Show that $g \circ f(x) = 3\sin \left( {2x + \frac{\pi }{5}} \right) + 4$.

Find the range of $g \circ f$.

Given that $g \circ f\left( {\frac{{3\pi }}{{20}}} \right) = 7$, find the next value of $x$, greater than ${\frac{{3\pi }}{{20}}}$, for which $g \circ f(x) = 7$.

The graph of $y = g \circ f(x)$ can be obtained by applying four transformations to the graph of $y = \sin x$. State what the four transformations represent geometrically and give the order in which they are applied.
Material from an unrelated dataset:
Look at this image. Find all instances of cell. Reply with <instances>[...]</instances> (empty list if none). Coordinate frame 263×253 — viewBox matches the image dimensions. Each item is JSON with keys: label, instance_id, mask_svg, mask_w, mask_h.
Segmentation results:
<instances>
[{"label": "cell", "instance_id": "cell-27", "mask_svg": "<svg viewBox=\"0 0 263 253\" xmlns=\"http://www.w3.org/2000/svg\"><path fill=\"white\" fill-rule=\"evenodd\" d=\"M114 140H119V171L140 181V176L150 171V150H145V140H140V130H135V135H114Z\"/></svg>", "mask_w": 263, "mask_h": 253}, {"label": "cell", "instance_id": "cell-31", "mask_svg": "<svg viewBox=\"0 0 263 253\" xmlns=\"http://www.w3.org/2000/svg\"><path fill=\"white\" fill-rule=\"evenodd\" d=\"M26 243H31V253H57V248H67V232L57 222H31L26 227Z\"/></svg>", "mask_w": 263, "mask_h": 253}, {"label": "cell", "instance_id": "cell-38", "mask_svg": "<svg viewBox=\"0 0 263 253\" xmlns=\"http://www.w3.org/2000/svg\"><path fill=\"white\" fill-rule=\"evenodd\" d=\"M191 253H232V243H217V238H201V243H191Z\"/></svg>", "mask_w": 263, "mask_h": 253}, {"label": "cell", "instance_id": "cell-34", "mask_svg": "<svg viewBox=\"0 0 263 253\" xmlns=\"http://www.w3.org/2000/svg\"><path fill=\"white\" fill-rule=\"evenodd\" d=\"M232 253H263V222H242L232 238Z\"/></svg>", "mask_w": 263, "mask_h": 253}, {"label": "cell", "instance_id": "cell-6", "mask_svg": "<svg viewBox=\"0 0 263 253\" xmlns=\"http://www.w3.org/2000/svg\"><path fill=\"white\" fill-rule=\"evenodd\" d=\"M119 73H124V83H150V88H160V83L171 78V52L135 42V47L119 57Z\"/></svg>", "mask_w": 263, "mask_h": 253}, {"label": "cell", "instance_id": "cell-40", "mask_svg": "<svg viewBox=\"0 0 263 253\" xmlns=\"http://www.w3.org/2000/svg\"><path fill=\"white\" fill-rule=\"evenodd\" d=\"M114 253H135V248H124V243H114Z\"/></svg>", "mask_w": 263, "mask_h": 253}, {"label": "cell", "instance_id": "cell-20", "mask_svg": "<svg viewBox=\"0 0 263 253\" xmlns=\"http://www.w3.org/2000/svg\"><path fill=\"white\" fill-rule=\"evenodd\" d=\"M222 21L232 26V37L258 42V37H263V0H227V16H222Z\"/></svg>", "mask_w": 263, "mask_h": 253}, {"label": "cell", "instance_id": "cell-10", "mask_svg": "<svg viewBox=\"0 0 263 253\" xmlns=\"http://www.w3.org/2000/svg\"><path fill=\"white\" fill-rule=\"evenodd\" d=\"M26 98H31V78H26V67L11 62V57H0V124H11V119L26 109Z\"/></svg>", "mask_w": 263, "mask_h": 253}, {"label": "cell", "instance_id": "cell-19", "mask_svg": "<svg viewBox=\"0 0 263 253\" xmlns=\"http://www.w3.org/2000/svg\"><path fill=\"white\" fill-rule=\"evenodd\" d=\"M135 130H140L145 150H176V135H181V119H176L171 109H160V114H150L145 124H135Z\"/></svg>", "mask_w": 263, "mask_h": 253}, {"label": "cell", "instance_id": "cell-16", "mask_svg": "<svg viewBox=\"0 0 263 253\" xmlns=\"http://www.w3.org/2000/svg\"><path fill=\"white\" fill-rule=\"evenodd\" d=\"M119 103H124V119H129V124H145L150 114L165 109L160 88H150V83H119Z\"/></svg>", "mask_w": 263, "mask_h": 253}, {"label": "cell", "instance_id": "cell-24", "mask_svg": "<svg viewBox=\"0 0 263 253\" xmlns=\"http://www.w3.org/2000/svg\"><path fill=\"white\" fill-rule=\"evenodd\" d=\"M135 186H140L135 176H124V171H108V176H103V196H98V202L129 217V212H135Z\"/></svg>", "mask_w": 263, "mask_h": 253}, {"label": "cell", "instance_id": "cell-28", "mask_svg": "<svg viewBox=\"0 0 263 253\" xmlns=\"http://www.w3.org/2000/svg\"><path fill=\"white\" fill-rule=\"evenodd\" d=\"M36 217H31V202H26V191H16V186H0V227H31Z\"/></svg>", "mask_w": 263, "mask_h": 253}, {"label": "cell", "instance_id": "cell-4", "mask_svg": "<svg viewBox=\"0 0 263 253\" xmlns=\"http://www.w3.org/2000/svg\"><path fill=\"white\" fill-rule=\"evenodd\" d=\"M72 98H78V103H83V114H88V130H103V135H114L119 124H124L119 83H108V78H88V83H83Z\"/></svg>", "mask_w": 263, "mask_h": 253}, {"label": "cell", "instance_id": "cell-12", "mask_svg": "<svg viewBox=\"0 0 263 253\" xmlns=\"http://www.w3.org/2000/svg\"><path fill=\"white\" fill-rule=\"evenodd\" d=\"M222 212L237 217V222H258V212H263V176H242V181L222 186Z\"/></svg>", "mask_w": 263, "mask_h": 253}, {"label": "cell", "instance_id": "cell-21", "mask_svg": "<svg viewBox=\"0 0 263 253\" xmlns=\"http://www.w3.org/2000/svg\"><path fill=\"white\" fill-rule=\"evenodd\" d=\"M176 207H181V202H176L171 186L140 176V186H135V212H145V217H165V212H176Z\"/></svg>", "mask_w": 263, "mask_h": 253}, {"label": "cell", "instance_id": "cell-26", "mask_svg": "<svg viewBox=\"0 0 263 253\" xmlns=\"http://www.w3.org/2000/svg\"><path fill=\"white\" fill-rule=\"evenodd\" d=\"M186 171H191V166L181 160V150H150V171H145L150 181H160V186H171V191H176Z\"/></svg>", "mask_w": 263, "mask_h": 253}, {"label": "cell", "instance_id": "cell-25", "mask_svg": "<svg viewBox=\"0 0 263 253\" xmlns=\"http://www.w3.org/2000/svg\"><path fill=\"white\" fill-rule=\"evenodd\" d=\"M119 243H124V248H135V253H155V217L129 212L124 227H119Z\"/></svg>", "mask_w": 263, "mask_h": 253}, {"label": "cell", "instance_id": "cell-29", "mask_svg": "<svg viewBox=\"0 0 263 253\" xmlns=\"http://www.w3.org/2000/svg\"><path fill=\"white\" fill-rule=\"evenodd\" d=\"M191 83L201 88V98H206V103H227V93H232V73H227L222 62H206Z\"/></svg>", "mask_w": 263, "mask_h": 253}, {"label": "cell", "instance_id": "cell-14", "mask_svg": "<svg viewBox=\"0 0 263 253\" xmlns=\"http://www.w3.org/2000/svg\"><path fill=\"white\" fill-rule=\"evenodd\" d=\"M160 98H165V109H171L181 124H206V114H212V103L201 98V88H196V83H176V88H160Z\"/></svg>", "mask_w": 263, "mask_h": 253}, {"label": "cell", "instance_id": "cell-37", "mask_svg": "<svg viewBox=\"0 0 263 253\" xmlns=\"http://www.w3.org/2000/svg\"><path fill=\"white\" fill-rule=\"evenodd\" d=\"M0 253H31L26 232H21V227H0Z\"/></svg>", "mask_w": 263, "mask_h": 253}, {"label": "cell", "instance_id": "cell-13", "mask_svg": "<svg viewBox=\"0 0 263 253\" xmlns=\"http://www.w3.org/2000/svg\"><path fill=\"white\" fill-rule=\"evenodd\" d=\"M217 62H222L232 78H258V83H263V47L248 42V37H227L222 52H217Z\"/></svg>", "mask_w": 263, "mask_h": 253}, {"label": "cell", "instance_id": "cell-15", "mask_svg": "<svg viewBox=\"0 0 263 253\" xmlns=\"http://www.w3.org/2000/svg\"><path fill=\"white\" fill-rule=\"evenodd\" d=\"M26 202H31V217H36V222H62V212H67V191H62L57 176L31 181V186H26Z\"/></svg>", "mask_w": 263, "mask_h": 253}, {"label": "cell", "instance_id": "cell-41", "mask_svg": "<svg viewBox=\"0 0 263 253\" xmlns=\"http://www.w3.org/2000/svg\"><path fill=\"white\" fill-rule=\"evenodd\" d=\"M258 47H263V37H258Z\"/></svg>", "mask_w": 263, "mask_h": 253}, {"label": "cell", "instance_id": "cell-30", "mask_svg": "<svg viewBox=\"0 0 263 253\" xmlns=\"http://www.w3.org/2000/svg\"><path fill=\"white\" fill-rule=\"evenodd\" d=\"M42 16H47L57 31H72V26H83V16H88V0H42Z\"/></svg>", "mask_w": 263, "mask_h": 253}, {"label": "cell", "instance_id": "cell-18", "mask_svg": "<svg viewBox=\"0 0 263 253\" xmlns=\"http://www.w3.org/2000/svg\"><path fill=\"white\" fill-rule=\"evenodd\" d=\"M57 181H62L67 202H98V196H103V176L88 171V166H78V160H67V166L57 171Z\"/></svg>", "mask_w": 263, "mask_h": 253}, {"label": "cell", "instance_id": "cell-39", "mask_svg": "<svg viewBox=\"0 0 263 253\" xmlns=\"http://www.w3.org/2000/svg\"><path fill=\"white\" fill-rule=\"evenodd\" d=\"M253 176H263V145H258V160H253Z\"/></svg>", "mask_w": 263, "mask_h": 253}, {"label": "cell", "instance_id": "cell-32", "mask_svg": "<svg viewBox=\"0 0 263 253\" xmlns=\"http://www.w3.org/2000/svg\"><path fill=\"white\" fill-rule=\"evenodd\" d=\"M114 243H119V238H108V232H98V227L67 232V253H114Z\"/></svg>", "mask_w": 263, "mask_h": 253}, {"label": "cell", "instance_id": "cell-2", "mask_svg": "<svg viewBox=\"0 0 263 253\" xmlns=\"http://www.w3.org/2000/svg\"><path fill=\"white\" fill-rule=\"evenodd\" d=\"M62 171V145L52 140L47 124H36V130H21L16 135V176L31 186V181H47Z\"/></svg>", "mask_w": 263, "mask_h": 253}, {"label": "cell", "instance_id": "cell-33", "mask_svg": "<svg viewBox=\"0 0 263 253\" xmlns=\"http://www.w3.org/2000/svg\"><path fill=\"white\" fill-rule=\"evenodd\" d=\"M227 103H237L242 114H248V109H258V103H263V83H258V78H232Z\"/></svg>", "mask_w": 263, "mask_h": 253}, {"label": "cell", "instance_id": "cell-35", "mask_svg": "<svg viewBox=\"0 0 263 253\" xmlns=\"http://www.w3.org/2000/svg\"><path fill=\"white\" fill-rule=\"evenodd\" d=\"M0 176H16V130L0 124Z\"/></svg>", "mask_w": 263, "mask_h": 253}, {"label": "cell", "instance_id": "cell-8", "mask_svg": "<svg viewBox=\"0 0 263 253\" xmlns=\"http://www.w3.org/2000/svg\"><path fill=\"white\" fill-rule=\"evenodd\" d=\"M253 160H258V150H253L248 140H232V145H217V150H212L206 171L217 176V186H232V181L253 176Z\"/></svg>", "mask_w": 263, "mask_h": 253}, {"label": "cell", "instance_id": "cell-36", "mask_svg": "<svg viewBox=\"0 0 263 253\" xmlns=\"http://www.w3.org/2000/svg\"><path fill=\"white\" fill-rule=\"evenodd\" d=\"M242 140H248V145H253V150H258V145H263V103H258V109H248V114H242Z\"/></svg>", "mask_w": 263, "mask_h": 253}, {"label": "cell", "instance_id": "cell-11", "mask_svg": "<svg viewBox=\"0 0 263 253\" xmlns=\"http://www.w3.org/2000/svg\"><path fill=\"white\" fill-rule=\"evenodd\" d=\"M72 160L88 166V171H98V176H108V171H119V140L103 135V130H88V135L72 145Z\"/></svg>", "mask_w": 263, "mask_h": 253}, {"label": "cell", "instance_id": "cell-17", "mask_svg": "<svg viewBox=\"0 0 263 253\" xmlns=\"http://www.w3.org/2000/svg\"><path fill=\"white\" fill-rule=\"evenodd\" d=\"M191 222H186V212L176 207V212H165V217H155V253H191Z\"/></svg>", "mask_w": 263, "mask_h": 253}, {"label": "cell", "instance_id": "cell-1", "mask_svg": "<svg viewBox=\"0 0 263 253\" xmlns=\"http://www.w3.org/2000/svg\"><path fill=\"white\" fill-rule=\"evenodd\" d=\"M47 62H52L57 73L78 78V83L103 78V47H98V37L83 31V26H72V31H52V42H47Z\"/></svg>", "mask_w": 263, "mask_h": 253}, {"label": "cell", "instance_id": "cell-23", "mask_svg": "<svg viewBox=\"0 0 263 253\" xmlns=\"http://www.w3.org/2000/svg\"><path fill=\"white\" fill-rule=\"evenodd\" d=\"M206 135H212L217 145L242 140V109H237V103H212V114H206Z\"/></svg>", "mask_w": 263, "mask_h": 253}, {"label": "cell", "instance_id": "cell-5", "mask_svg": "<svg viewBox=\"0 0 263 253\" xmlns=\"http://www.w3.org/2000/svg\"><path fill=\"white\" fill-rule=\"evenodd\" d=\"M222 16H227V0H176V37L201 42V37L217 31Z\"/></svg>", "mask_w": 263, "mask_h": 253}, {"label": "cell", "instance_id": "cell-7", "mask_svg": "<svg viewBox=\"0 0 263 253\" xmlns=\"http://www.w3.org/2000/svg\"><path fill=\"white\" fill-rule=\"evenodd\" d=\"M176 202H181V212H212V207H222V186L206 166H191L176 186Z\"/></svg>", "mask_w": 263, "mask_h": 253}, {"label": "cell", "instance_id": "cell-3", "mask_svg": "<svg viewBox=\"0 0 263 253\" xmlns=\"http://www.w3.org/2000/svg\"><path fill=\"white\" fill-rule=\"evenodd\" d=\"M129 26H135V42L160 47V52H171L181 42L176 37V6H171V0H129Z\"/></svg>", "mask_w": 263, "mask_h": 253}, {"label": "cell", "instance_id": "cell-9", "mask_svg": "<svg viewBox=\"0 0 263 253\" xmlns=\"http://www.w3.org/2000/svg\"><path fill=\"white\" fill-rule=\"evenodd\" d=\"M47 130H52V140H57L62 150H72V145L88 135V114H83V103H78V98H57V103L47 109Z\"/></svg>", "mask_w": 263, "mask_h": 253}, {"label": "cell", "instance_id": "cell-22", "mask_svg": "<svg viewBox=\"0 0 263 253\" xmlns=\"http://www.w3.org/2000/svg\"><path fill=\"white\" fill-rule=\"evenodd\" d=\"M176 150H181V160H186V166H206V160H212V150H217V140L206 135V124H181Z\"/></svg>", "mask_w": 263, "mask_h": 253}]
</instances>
$g \circ f(x) = g\left( {f(x)} \right)$     M1

$= g\left( {2x + \frac{\pi }{5}} \right)$

$= 3\sin \left( {2x + \frac{\pi }{5}} \right) + 4$     AG

[1 mark]

since $- 1 \le sin \theta  \le  + 1$, range is $[1,{\text{ }}7]$     (R1)A1

[2 marks]

$3\sin \left( {2x + \frac{\pi }{5}} \right) + 4 = 7 \Rightarrow 2x + \frac{\pi }{5} = \frac{\pi }{2} + 2n\pi  \Rightarrow x = \frac{{3\pi }}{{20}} + n\pi$     (M1)

so next biggest value is $\frac{{23\pi }}{{20}}$     A1

Note:     Allow use of period.

[2 marks]

Note:     Transformations can be in any order but see notes below.

stretch scale factor $3$ parallel to $y$ axis (vertically)     A1

vertical translation of $4$ up     A1

Note:     Vertical translation is $\frac{4}{3}$ up if it occurs before stretch parallel to $y$ axis.

stretch scale factor $\frac{1}{2}$ parallel to $x$ axis (horizontally)     A1

horizontal translation of $\frac{\pi }{{10}}$ to the left     A1

Note:     Horizontal translation is $\frac{\pi }{{5}}$ to the left if it occurs before stretch parallel to $x$ axis.

Note:     Award A1 for magnitude and direction in each case.

Accept any correct terminology provided that the meaning is clear eg shift for translation.

[4 marks]

Total [9 marks]

Well done.

Generally well done, some used more complicated methods rather than considering the range of sine.

Fine if they realised the period was $\pi$, not if they thought it was $2\pi$.

Typically 3 marks were gained. It was the shift in the axis $\chi$ of $\frac{\pi }{{10}}$ that caused the problem.